[START]

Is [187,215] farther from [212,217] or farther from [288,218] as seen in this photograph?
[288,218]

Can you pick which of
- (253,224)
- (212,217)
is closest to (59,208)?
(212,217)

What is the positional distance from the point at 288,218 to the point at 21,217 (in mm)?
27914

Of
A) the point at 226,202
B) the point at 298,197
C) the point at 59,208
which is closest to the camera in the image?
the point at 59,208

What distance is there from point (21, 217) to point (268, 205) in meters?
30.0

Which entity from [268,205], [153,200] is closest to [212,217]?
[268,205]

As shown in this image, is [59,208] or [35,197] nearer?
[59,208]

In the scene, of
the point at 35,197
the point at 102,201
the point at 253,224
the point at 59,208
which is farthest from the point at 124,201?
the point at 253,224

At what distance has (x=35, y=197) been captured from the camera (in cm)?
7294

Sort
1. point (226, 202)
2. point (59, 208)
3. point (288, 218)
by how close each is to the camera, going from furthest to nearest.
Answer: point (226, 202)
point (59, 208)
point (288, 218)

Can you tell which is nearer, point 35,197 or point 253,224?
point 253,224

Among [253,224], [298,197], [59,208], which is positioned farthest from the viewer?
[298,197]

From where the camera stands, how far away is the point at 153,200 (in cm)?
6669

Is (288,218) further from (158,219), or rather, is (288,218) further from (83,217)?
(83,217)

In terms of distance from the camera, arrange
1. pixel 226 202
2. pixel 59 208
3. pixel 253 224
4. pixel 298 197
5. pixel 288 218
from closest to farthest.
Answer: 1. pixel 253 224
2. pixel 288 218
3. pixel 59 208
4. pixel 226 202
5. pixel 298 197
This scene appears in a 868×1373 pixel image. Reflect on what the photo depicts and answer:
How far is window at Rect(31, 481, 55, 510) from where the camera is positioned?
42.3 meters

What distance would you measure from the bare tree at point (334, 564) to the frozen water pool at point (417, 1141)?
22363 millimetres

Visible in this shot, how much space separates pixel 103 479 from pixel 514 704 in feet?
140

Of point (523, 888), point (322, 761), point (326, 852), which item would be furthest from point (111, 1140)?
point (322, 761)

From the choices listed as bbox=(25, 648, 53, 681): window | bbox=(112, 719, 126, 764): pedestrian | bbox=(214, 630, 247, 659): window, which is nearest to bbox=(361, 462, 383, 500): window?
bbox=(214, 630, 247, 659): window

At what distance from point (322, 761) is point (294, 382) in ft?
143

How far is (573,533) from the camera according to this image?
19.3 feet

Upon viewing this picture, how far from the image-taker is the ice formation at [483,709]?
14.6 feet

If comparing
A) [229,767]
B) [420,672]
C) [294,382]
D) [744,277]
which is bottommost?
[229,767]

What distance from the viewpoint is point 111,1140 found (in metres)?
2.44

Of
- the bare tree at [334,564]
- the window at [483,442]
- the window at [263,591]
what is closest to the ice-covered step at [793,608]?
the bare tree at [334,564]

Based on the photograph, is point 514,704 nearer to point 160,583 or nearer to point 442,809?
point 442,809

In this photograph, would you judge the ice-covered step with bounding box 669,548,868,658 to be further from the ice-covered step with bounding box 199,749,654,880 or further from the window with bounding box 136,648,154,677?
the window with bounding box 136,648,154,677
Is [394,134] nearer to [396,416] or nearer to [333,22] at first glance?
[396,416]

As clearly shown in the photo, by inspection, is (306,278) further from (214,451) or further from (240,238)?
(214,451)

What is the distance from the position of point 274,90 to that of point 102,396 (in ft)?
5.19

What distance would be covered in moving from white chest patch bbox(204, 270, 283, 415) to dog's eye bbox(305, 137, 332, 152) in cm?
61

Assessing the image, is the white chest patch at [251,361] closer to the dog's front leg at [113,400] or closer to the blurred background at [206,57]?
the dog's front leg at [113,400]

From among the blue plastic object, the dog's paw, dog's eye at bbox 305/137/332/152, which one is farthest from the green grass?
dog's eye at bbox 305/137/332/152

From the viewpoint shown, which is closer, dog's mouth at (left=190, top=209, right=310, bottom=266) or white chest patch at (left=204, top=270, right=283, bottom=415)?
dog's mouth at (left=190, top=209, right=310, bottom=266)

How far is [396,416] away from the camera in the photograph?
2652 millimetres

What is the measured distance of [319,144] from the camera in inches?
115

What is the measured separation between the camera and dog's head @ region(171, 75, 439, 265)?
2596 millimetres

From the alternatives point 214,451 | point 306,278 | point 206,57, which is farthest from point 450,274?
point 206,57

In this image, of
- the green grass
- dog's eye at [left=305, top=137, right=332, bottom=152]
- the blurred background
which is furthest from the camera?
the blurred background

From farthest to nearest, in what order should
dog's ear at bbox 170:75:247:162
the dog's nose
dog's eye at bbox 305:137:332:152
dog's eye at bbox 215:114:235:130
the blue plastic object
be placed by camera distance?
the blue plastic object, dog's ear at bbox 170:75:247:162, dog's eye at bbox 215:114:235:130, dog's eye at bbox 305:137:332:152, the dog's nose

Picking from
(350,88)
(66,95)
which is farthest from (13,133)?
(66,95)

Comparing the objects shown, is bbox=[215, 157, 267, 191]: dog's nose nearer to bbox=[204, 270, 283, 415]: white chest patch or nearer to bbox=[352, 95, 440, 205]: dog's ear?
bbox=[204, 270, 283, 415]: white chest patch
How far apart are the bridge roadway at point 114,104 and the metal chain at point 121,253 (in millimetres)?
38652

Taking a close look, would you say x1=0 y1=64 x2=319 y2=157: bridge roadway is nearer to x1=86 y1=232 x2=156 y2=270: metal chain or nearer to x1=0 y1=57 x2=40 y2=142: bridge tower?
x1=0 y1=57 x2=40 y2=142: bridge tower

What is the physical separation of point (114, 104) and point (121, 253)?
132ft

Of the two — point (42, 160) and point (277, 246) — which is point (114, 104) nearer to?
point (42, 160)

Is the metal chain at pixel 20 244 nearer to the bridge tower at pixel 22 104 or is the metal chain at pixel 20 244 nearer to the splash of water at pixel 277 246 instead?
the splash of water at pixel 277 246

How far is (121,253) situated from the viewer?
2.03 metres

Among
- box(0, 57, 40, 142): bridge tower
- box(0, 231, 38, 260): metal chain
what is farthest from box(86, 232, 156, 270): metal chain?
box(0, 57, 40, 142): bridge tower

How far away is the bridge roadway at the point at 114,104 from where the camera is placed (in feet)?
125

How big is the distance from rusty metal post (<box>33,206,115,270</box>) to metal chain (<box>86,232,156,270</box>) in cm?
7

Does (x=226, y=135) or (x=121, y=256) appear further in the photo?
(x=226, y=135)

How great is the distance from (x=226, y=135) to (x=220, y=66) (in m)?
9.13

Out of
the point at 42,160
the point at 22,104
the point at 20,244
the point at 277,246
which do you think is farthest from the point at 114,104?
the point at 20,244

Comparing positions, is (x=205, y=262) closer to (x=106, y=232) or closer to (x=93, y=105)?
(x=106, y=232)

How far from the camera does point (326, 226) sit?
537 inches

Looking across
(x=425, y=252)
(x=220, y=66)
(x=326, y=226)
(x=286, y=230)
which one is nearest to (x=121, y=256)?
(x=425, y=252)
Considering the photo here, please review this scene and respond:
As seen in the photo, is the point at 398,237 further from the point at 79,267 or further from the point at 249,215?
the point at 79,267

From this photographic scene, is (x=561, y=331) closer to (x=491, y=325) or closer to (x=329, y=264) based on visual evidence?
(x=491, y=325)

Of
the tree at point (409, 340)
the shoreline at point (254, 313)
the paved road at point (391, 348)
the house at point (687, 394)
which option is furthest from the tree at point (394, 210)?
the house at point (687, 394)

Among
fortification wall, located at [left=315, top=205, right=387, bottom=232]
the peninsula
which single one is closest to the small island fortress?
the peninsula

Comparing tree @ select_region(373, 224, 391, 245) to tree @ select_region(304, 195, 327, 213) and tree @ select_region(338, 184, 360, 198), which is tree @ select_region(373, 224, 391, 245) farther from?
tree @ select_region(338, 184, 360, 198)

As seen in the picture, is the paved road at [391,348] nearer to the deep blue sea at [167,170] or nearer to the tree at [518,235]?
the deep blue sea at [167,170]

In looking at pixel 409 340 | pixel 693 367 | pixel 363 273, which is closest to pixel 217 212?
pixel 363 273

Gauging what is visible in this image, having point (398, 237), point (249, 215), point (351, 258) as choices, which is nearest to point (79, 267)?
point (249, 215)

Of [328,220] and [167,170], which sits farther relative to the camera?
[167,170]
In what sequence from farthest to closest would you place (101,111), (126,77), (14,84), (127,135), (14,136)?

[END]

> **Exercise description**
Output only the lines running from the line with "Looking across" through the final line of the data, inclusive.

> **Written response**
Looking across
(x=425, y=252)
(x=220, y=66)
(x=326, y=226)
(x=286, y=230)
which one is nearest to (x=121, y=256)?
(x=425, y=252)
Considering the photo here, please review this scene and respond:
As seen in the photo, is the point at 398,237 further from the point at 79,267 or further from the point at 249,215?
the point at 79,267

From this photographic scene, is (x=561, y=331) closer to (x=491, y=325) or closer to (x=329, y=264) based on visual evidence?
(x=491, y=325)

Of
the tree at point (409, 340)
the shoreline at point (254, 313)
the paved road at point (391, 348)
the house at point (687, 394)
which option is furthest from the tree at point (394, 210)?
the house at point (687, 394)

Among
fortification wall, located at [left=315, top=205, right=387, bottom=232]
the peninsula
which single one is closest to the small island fortress?
the peninsula

Comparing tree @ select_region(373, 224, 391, 245) to tree @ select_region(304, 195, 327, 213) and tree @ select_region(338, 184, 360, 198), which is tree @ select_region(373, 224, 391, 245) farther from?
tree @ select_region(338, 184, 360, 198)

As seen in the picture, is the paved road at [391,348] nearer to the deep blue sea at [167,170] or nearer to the tree at [518,235]?
the deep blue sea at [167,170]

In looking at pixel 409 340 | pixel 693 367 | pixel 363 273, which is closest to pixel 217 212?
pixel 363 273

Gauging what is visible in this image, having point (398, 237), point (249, 215), point (351, 258) as choices, which is nearest to point (79, 267)?
point (249, 215)

Of [328,220] and [167,170], which sits farther relative to the camera?
[167,170]
In what sequence from farthest to closest would you place (101,111), (126,77), (14,84), (127,135), (14,136)?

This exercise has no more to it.